The issue is already having an impact. Last year, health watchdog Hiqa received over 700 complaints about the care, or rather the poor care, of elderly patients.
Complaints included allegations of financial, verbal, and physical abuse, along with vulnerable residents avoiding supervision. Hiqa warns that these complaints are unsubstantiated but a good number of them are probably justified.
Especially as the agency published a report last year that found almost half of nursing homes it inspected were not up to standard because of issues around protection, record-keeping, staffing, and infection control.
It is hard not to think that because we entrust this vital service to the market’s appetite for profit that priorities other than the care of older people take precedence.
The relevant businesses will of course argue this point but the body of evidence suggesting we need to treat care of the old as a vocation rather than a profit generator is substantial and growing.
There is an immediate opportunity — not the election — to underline that expectation.
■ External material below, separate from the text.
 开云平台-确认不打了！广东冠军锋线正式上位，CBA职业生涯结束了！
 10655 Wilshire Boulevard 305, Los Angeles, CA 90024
The Law Reform Commission today publishes its issues paper on a regulatory framework for adult safeguarding.
The commission acknowledges that there is a pressing need for a clear statutory framework to address risks of physical, psychological, and financial abuse.
The commission will examine what form that regulatory framework might take, building on existing arrangements and parallel policy and legislative developments.
It also wants the public’s view on these issues, which will intrude in all our lives sooner or later.
This is an opportunity to engage, in an apolitical way, on one of the issues of the day. An important opportunity not to be missed.